··· Passage provided

What you found with the solenoid is what a properly operating solenoid should be doing, i.e. no power out until the solenoid is actuated. The small wire connection typ comes from the ign switch and when starter position is actuated you should see ~12V on the small terminal of the solenoid. At that point there should also be power to the other large connection on the solenoid which goes to the starter motor. If you don't see any power to the small terminal then something upstream has a problem. Need to start checking all wiring/connections. Do you see power on the ign switch for the starter terminal when the switch is in the start position?


----------



## jhngardner367 (Apr 5, 2011)

I suggested the vr check to see if the wiring was ok from the switch.Because there's no power to it in the on position,I'm starting to think a wire has broken,or a ground has failed,some where. The wires will have to be traced/checked for continuity,as should the ground(s).


----------



## Rusty (Jun 15, 2011)

A tractor that small can't have to complicated of a wiring harness ,First thing to do is find the schematic for the electrical system, it,s hard to find a problem if you don't know how they wired it from the start . If you can't find one try to draw one so you are at least familiar with the components invoved ie; VR (voltage regulater) SR Silicon rectifier(this is just a diode bridge that converts the AC voltage created by the engine to DC voltage which is used to charge the batteries run the light ,etc.) This is going to be the most likley culprit as there are not that many compnents left that you haven't already swapped out and the syptoms you describe do fit.If you are not familiar with electronics this is not that easy to check yourself I would suggest take it off have it checked (any motorcycle or small engine shop should be able to do this for you) Letus know how you make out.

······
··· Source data

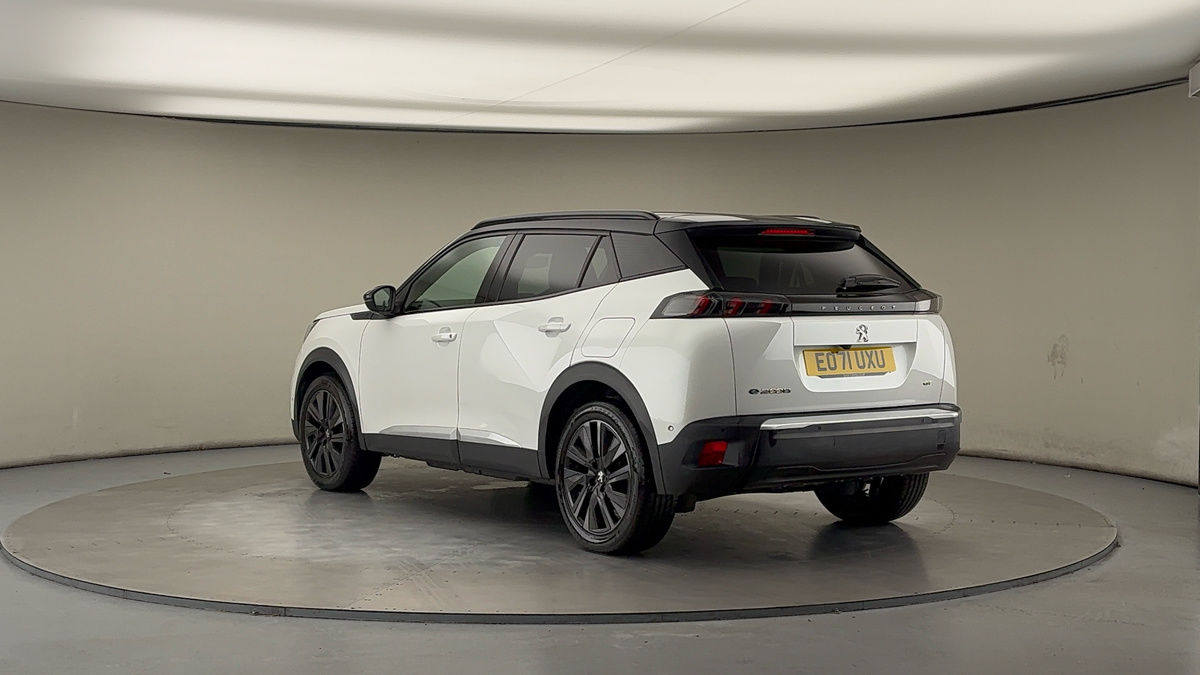 Used Peugeot E-2008 2021 for sale - 76686934: Photo 2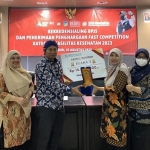 
Kepala BPJS Kesehatan Cabang Kediri, Tutus Novita Dewi saat menyerahkan penghargaan kepada Direktur RSUD SLG Kabupaten Kediri, dr. Tony Widyanto. (Ist).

······

Name every kind or amount of voltage that the tractor wiring thread mentions.

■ **Solved problem**
- About 12V, expected on the small terminal of the solenoid when the switch is in the start position
- AC voltage, created by the engine
- DC voltage, converted from the AC by the silicon rectifier and used to charge the batteries and run the light